L’équipe Contributions tierces mène des recherches pour recueillir l’avis des meilleurs experts pour une politique donnée. Ainsi, nous nous assurons que nos processus d’élaboration de politiques se base sur des théories et des analyses actuelles, des recherches empiriques, ainsi qu’une compréhension des dernières tendances en ligne. L’expertise que nous recueillons touche à des questions de langue, d’identité sociale et de géographie ayant toutes un rapport important avec nos politiques.
Nos politiques sont étroitement liées à de nombreuses problématiques sociales et technologiques complexes, comme le discours incitant à la haine, le terrorisme, l’intimidation et le harcèlement, ainsi que les menaces de violence. Il nous arrive de demander conseil pour savoir comment trouver un équilibre entre la sécurité et la liberté d’expression, notamment pour déterminer les types de discours à autoriser au sujet de « personnalités publiques » dans le cadre de nos politiques. Dans d’autres cas, nous cherchons à obtenir des connaissances spécialisées, par exemple sur la manière dont nos politiques peuvent s’appuyer sur les principes internationaux des droits humains ou dont les communautés minoritaires peuvent ressentir certains types de discours.
Nous faisons parfois face à des difficultés dont même les experts consultés n’ont pas connaissance. Néanmoins, en discutant avec des experts externes et en tenant compte de leurs avis, nous rendons nos politiques plus éclairées.
Par exemple, notre politique relative au discours incitant à la haine distingue trois niveaux d’attaques. Les attaques de niveau 1, le plus grave, impliquent les appels à la violence ou les discours déshumanisants sur base de l’appartenance ethnique, de la nationalité, du genre ou de toute autre caractéristique protégée (par exemple, « Mort aux chrétiens »). Ensuite, les attaques de niveau 2 comprennent les déclarations d’infériorité ou les expressions de mépris ou de dégoût (par exemple, « Les Mexicains sont des fainéants »). Enfin, les attaques de niveau 3 englobent les appels à l’exclusion ou à la ségrégation (par exemple, « Interdit aux femmes »).

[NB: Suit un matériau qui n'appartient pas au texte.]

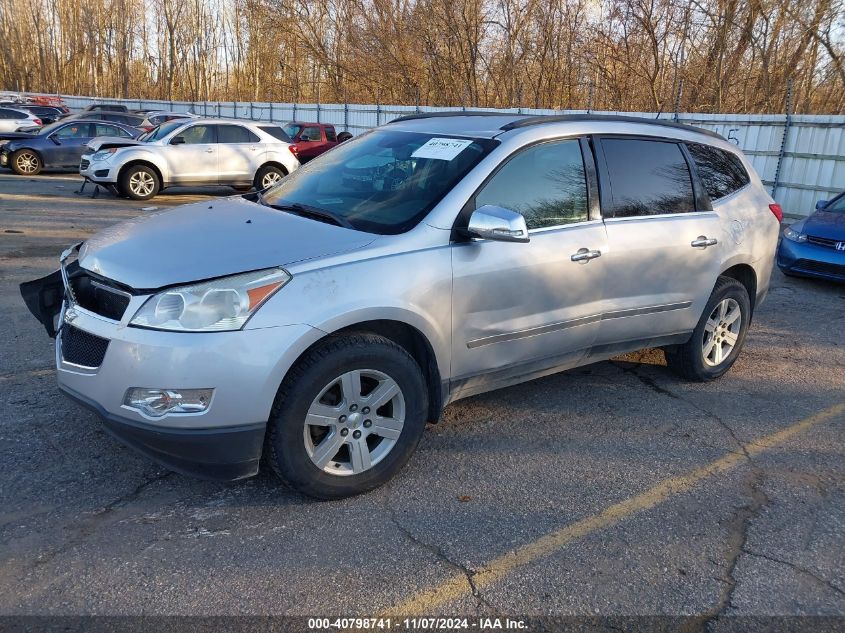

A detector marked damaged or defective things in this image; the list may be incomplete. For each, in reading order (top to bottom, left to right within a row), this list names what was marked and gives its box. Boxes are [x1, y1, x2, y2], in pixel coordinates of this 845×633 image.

cracked pavement [1, 173, 844, 616]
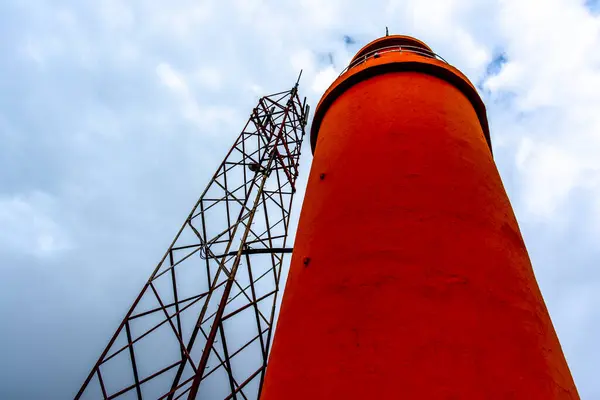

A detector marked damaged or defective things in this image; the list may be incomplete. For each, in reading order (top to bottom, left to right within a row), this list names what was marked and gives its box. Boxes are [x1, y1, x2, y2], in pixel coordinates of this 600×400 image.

rusty metal framework [76, 81, 310, 400]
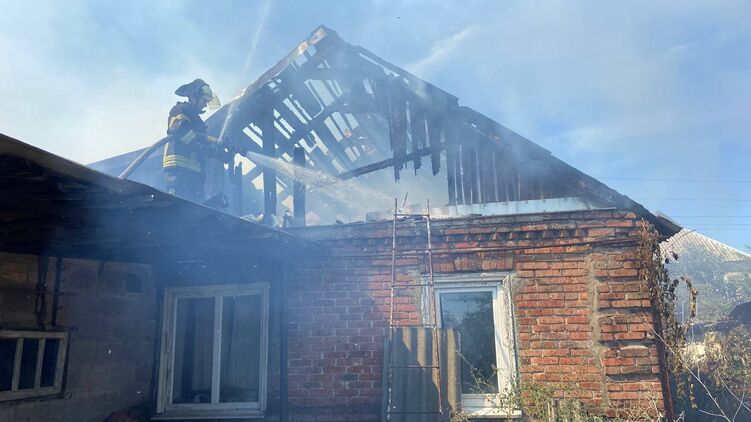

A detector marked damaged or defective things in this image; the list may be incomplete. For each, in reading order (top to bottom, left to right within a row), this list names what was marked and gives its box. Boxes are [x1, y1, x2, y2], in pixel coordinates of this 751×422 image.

burned roof [0, 134, 316, 262]
burned roof [92, 25, 680, 237]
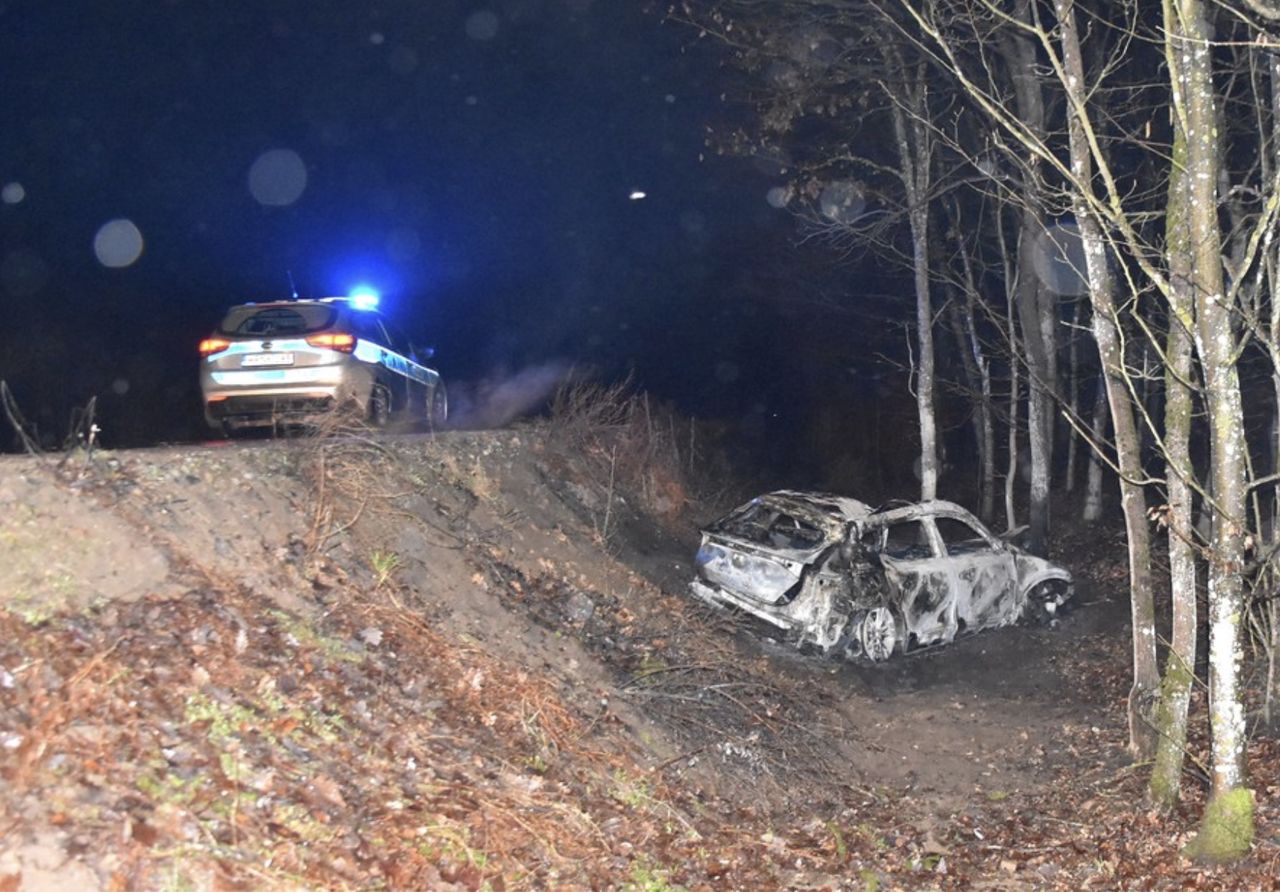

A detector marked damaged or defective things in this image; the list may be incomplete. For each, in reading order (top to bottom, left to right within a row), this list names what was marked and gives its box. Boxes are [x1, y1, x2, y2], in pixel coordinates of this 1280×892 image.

burnt car windshield opening [221, 304, 337, 335]
burnt car door [696, 501, 824, 606]
burned-out car wreck [691, 491, 1070, 655]
charred metal body [691, 493, 1070, 660]
burnt car wheel rim [860, 606, 901, 660]
burnt car door [865, 506, 957, 647]
burnt car door [931, 511, 1018, 629]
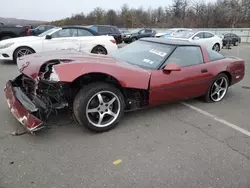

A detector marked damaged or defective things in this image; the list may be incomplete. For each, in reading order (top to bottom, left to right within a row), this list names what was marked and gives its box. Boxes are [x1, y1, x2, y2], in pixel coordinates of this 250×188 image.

detached front bumper [4, 81, 43, 132]
crumpled front end [4, 70, 70, 132]
crushed hood [17, 49, 150, 79]
damaged front wheel [73, 82, 125, 132]
damaged red corvette [3, 37, 245, 132]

Ces niveaux précisent et nuances davantage nos politiques. En nous appuyant sur ces niveaux, nous sommes en mesure d’assurer une meilleure protection contre les formes de discours les plus nuisibles. Par exemple, nous supprimons les discours incitant à la haine de niveau 1 contre les personnes immigrantes (par exemple, « Les immigrants sont des rats »), mais autorisons les formes de discours moins musclés (par exemple, « Les immigrants doivent rester hors de nos frontières ») afin de permettre les échanges politiques au sens large.
En travaillant à l’élaboration de nos politiques en la matière, nous avons discuté avec des spécialistes externes : des universitaires, des ONG qui étudient les discours incitants à la haine et des groupes d’horizons politiques les plus divers. Les interactions avec ces parties prenantes nous ont permis de confirmer que notre politique par niveau était complète et conforme aux tendances comportementales en ligne et hors ligne.
Transparence
Les interactions avec les parties prenantes permettent d’apporter davantage de transparence à nos politiques et à notre processus de développement de politiques.
À la suite de nos discussions avec des centaines de parties prenantes, nous savons que nous pouvons inspirer la confiance en veillant à ce que notre processus d’élaboration de politiques est transparent. Plus nous offrons de visibilité à nos politiques, plus nos parties prenantes sont susceptibles de les considérer comme légitimes. La transparence de notre processus d’interaction avec les parties prenantes nous permet également d’établir un système de règles et de mise en application équitable aux yeux des utilisateurs et des utilisatrices.
Ces interactions nécessitent également de faire preuve d’honnêteté à propos des difficultés liées à la modération de contenu, ainsi que d’expliquer la raison d’être de nos politiques et les motifs pour lesquels elles devront peut-être être améliorées. En retour, nos nouvelles politiques seront meilleures, car elles auront été testées par l’intermédiaire de consultations et d’échanges d’opinions sincères.